TASK DESCRIPTION: Can you copy the listing below word for word, from its first line through the line containing "330 millimetres", with both ends included?

INFORMATION GIVEN:
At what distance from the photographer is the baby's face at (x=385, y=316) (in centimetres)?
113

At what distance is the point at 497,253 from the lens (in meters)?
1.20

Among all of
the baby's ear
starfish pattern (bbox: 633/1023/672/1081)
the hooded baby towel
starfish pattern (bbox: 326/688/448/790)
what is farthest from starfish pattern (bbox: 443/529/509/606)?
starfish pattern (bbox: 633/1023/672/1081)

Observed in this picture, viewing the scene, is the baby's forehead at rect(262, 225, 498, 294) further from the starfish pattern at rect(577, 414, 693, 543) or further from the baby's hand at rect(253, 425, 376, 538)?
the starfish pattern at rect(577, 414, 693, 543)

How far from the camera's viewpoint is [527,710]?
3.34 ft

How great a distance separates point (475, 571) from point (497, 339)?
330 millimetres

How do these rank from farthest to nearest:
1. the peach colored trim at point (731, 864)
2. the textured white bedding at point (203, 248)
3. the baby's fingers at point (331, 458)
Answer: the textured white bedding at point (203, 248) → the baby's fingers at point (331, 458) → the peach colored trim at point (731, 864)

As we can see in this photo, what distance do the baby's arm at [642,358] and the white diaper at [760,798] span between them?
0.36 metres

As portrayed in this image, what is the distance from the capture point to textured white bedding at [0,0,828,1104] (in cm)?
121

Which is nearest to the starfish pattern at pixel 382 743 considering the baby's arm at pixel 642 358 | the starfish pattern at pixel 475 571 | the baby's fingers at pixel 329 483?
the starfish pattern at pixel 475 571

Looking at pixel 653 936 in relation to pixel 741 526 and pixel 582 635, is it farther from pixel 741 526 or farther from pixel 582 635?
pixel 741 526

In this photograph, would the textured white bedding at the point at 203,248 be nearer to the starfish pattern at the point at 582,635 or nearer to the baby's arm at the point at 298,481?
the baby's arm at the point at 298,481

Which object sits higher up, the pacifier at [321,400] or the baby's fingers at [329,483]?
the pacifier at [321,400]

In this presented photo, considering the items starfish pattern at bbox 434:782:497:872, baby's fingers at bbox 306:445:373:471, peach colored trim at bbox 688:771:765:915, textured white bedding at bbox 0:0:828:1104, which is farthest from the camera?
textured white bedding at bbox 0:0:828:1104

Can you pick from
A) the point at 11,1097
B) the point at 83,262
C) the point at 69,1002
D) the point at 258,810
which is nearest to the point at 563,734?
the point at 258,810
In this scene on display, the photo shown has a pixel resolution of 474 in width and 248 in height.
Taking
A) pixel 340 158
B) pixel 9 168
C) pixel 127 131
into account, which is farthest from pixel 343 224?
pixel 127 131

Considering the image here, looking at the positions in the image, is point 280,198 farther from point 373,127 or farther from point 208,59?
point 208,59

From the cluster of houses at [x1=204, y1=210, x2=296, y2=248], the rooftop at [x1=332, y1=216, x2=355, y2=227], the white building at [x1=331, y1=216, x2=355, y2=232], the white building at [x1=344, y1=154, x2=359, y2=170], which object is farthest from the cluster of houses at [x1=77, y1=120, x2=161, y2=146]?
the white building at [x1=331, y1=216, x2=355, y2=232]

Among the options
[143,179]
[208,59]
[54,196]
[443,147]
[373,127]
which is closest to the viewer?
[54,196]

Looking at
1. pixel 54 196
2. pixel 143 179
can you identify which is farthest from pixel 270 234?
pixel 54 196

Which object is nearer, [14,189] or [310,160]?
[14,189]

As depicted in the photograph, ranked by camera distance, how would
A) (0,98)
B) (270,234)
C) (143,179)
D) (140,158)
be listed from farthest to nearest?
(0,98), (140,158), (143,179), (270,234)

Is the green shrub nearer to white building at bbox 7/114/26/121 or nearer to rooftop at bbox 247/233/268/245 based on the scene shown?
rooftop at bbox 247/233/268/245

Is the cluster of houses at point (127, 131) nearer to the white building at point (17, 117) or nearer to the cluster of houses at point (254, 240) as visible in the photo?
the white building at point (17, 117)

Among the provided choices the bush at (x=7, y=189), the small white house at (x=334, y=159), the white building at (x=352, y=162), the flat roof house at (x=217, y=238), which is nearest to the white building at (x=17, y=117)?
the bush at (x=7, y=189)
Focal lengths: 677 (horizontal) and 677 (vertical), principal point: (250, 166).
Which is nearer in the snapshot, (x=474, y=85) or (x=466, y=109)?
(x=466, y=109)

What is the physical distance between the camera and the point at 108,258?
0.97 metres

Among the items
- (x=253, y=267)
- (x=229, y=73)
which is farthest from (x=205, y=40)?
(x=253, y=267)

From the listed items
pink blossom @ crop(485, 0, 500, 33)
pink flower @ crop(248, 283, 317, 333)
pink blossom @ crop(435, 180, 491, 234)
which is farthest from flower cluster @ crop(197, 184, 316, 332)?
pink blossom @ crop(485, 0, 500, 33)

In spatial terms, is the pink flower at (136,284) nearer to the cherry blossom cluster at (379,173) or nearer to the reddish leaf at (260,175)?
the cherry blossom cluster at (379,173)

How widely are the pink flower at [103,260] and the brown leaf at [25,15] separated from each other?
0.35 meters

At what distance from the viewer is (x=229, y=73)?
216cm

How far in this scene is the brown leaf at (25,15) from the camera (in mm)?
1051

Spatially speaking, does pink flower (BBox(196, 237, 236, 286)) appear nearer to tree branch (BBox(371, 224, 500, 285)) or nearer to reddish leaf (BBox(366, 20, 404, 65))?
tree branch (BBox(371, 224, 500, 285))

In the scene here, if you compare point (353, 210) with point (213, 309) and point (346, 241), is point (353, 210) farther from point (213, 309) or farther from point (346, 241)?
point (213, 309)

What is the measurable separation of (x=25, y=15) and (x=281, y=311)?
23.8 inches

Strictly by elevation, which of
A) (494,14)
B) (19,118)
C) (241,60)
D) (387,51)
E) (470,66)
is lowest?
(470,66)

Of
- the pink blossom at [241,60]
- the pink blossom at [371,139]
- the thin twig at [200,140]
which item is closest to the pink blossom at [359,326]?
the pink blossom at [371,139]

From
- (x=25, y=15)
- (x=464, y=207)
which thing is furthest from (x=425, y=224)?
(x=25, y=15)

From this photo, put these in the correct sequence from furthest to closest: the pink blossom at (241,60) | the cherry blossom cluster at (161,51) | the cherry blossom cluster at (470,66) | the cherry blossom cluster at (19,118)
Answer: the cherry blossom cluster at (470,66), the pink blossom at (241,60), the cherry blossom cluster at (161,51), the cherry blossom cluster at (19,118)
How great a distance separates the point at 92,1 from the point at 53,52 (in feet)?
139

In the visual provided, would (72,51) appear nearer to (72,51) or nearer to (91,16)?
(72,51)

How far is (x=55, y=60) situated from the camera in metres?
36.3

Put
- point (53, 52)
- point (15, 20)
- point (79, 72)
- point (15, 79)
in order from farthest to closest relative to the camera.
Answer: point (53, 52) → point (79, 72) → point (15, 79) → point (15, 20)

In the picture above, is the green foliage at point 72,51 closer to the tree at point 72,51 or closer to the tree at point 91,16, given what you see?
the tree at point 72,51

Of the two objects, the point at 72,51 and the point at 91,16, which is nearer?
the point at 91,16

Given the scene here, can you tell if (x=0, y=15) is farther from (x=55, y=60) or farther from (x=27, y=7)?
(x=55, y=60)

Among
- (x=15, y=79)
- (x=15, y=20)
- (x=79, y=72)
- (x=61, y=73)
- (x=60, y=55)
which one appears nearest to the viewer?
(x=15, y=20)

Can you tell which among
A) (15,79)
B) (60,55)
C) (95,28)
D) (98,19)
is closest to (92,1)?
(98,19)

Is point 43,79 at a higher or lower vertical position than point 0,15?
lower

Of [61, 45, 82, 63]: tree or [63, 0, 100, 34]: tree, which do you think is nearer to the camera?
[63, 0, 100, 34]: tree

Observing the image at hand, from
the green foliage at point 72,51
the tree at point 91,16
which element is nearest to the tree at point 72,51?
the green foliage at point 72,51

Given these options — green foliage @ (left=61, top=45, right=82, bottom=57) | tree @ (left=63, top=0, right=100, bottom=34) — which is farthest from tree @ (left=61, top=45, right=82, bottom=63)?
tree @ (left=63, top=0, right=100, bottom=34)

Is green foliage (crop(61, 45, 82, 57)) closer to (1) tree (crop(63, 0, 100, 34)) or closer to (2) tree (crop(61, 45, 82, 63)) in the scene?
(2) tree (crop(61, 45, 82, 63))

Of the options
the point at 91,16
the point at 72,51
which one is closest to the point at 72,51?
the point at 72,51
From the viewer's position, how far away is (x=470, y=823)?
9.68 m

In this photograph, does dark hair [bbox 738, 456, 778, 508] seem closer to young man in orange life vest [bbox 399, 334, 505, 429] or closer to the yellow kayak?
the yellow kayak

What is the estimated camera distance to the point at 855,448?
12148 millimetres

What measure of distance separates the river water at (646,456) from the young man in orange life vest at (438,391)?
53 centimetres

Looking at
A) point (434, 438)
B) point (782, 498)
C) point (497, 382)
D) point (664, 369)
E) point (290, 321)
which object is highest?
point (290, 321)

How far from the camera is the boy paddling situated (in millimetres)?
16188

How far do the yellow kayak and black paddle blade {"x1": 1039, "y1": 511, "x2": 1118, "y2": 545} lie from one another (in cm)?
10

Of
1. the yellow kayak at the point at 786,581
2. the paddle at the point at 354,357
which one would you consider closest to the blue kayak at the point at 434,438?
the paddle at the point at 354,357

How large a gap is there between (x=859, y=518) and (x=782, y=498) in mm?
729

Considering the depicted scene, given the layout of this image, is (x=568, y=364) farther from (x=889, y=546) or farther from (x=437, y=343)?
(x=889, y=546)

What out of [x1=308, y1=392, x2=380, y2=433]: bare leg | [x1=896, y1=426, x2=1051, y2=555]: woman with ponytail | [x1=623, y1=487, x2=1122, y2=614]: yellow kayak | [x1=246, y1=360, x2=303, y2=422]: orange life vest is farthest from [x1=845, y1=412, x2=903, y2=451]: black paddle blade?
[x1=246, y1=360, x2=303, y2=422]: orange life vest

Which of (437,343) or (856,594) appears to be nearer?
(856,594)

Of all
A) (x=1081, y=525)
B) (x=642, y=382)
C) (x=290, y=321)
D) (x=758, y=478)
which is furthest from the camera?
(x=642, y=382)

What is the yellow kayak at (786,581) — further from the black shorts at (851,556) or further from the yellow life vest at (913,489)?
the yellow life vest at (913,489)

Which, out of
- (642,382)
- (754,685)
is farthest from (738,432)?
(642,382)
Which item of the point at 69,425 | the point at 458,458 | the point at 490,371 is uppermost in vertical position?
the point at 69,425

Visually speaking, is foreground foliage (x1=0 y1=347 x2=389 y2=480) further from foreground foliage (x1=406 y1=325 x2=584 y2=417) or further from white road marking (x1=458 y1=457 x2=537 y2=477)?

CORRECT OUTPUT:
At what distance from the photographer is the baby's face at (x=385, y=316) (in centimetres)?
113

At what distance is the point at 497,253 from the lens (in meters)?
1.20

Among all of
the baby's ear
starfish pattern (bbox: 633/1023/672/1081)
the hooded baby towel
starfish pattern (bbox: 326/688/448/790)
what is farthest from starfish pattern (bbox: 443/529/509/606)?
starfish pattern (bbox: 633/1023/672/1081)

Observed in this picture, viewing the scene, is the baby's forehead at rect(262, 225, 498, 294) further from the starfish pattern at rect(577, 414, 693, 543) or further from the baby's hand at rect(253, 425, 376, 538)?
the starfish pattern at rect(577, 414, 693, 543)

How far from the camera's viewpoint is [527,710]?
3.34 ft

How great a distance separates point (475, 571) from point (497, 339)?
330 millimetres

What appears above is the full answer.